SEJONG -- The number of South Koreans, who have been “de facto” out of work, has surpassed the 3 million mark.
The extended unemployment figures, as specified by Statistics Korea’s Employment Supplementary Index III, includes “underemployed” workers, such as temporary employees who work fewer than 36 hours a week and want full-time employment, as well as seasonal workers who are out of work for part of the year.
The standard unemployment rate stayed at 3 percent, with the number of jobless at 858,000, in August. But under the extended basis, the number of de facto unemployed people came to 3.1 million -- or 11 percent of the nation’s 28.21 million economically active people.
The extended unemployment rates have remained above 10 percent since December 2016, and above 11 percent since December 2018.
A notice board at a regional office of the Employment and Welfare Plus Center in Seoul informs visitors of the procedures to apply for an unemployment allowance earlier this year. (Yonhap)
The weak job market has led the government to pay out ever-higher amounts in benefits for those who lost their jobs, under the employment insurance system.
The growing volume of payouts reflects the extended jobless rate, a measure that also takes underemployment into account.
According to the Korea Employment Information Service, the government’s monthly payment of unemployment benefits reached 724.6 billion won ($605.5 million) in August. This is the highest figure for August since the government began to compile the data in 1997.
It posted a 17.9 percent increase from a year earlier, when the payouts stood at 614.2 billion won, and a 54.3 percent growth from 469.5 billion won in August 2017.
And the payment of unemployment benefits has nearly doubled in the last four years. The payouts surged by 97.7 percent, compared to August 2015, when it stayed at 366.4 billion won.
Over the corresponding four-year period, the number of recipients increased by 29.2 percent from 365,500 to 472,588.
By generation, recipients in their 50s held the largest proportion with 26.3 percent, trailed by those in their 60s with 22.7 percent, those in their 40s with 19.6 percent, those in their 30s with 19 percent and those in their 20s with 11.4 percent.
Women outnumbered men among benefit claimants in the month, accounting for 50.6 percent of the total.

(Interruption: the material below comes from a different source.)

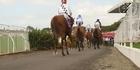 Watch:  Meet BGP - making horse racing great again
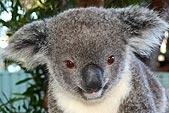 koala-thmb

(Graphic by Kim Sun-young/The Korea Herald)
The monthly payment of unemployment allowances surpassed the 500 billion-won mark for the first time in March 2018.
The recent surge in benefit payments is attributable to increases in the statutory minimum wage, which shot up 29 percent in only two years (2018 and 2019), some government officials claimed. The Labor Standards Act stipulates that unemployment allowance payments should not fall below 90 percent of the minimum wage. (As of this month, that figure will be amended to 80 percent.)

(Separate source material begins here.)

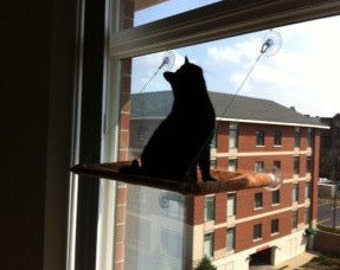 Paisley - Curious Cats Window Perch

While the average recipient was paid 1.18 million won per month in 2017, the average monthly payment surged to 1.51 million won in 2019, according to a release from the Ministry of Employment and Labor.
On a yearly cumulative basis, the payouts for jobless set an all-time high of 6.4 trillion won (for 1.33 million recipients) in 2018, continuously renewing the formerly high of 5 trillion won in 2017 and 4.6 trillion won in 2016.

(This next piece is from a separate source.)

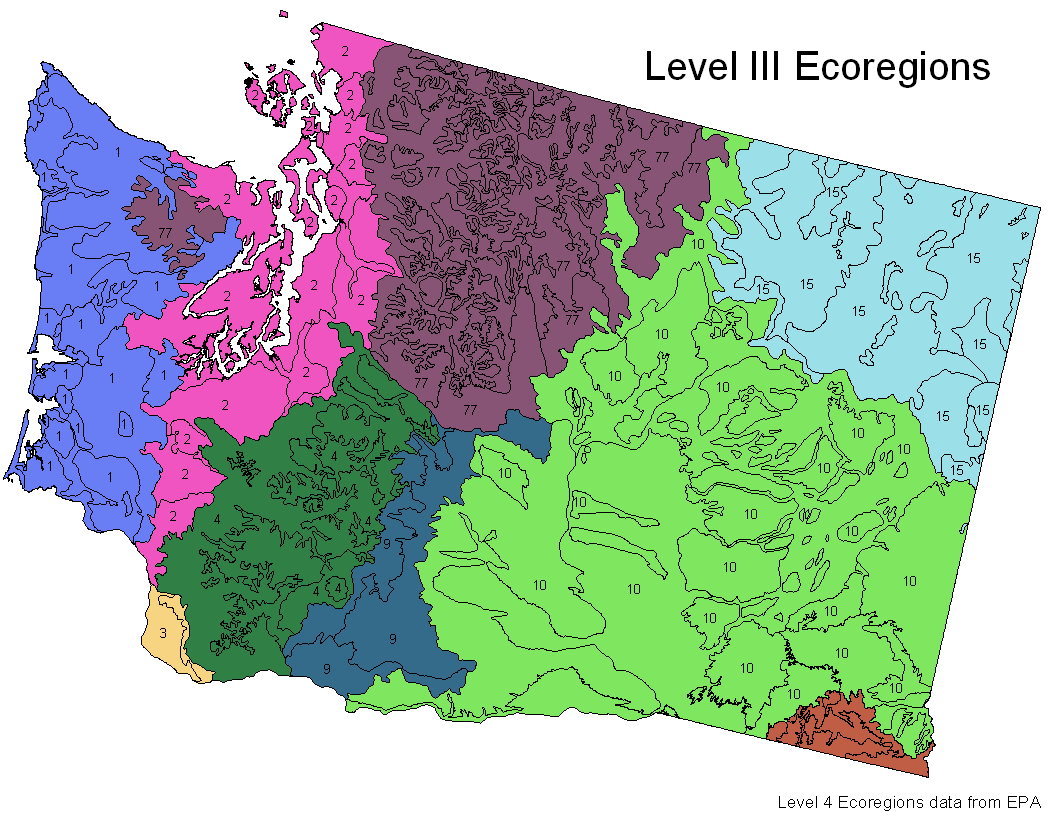 Conglomerate Thoughts Biomes Vs Ecoregions A Journey Of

Given 2.4 trillion won in 2008, the nation’s unemployment-benefit payment shot up 166.6 percent in a decade. And the yearly figure for 2019 is projected to exceed 8 trillion won if it maintains its current pace.
During the January-August period this year, the monthly payouts came to 691.6 billion won on average and 5.53 trillion won collectively. This suggests that the yearly sum could approach 8.3 trillion won by the end of the year.